▸ **BRANO ESTRATTO**:
14 maggio 2018

V. VASILE, Il 68 a Palermo


“InTRASFORMAZIONE” (http://www.intrasformazione.com) è la Rivista di Storia delle Idee dell'omonimo Centro Studi palermitano. È patrocinata dall’Università degli Studi di Palermo e diretta da Piero Violante, politologo e musicologo, a lungo docente presso quella università e animatore in vari ruoli della vita culturale palermitana. 
Il I° numero del 2018, suo settimo anno, consultabile in rete, è assai ricco e contiene tra l'altro una sezione dedicata al Sessantotto nella capitale siciliana.
Nella sezione, aperta da un breve scritto di Violante (che non mancherò di “postare” e proporre anche in questo blog), compare la “memoria” di un giornalista palermitano, una colonna della grande “Unità”, Vincenzo Vasile, che nel titolo allude al più celebre incipit di Paul Nizan (Aden Arabia, 1931): “Avevo vent'anni, non permetterò a nessuno di dire che questa è la più bella età della vita”
A me – che qui la propongo – questa pagina pare intensa e ricca di risonanze, e non soltanto perché, tra tanti compagni e amici indimenticabili, evoca anche la mia partecipazione “canora” al Movimento, ma perché restituisce, vivi, stati d'animo e situazioni di cinquant'anni fa. (S.L.L.)

Sessantotto. Il Movimento a Palermo. Nizan aveva torto 

Vincenzo Vasile 


Lentini si affacciava sul corridoio, corrucciato. Al nostro passaggio faceva il gesto di mordersi la mano, e scherzava (siamo sicuri che scherzasse?): “Pazzi, siete pazzi”, anzi: paffi, fiete paffi , però si capiva che gli piacevamo. Come, a noi “matricole” di Filosofia che eravamo stati sin dal 1965 tra i primi ospiti - frequentanti e poi occupanti - della nuovissima palazzina rosa in fondo al viale delle Scienze (che ancora ci si ostinava a chiamare Parco d’Orléans, alla palermitana: "dorleàns", anziché "orleàn"), lui — il socialista riformista Giacinto Lentini, professore di s(f)ociologia — era assai simpatico.

▸ **VOCI DI PARTENZA**:
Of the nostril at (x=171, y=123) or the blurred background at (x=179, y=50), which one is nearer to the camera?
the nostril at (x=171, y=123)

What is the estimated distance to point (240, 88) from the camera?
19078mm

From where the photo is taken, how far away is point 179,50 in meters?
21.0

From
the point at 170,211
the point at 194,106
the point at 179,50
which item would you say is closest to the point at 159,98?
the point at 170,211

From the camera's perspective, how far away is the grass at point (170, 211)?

▸ **OBIETTIVO DICHIARATO A**:
Restituisci senza alcuna modifica tutte le righe delle voci del Blocco 1.
▸ **OBIETTIVO DICHIARATO B**:
Prosegui il brano sul Sessantotto a Palermo, riprendendo subito dopo la sua ultima frase.

▸ **RISULTATO DELL'ESERCIZIO A**:
Of the nostril at (x=171, y=123) or the blurred background at (x=179, y=50), which one is nearer to the camera?
the nostril at (x=171, y=123)

What is the estimated distance to point (240, 88) from the camera?
19078mm

From where the photo is taken, how far away is point 179,50 in meters?
21.0

From
the point at 170,211
the point at 194,106
the point at 179,50
which item would you say is closest to the point at 159,98?
the point at 170,211

From the camera's perspective, how far away is the grass at point (170, 211)?

▸ **RISULTATO DELL'ESERCIZIO B**:
Ci spiegò, con le sue “s” sibilanti, che si poteva essere, o meglio: essere stati, liberali, comunisti fino al ’56 per la rivolta di Ungheria, e infine socialisti, “socialisti riformisti” - precisava - proprio come lui che, appena incaricato dell’insegnamento a Palermo, aveva trovato la Facoltà in preda ai bollori del Sessantotto. “La vostra fortuna siamo noi, i socialisti al governo con i democristiani. Sennò dopo la battaglia di Valle Giulia sareste già in galera, ma avete in sorte per compagni di banco tutti i numerosi figli del ministro dell’Interno. Una polizza di assicurazione: non vi sgombereranno mai con la polizia”.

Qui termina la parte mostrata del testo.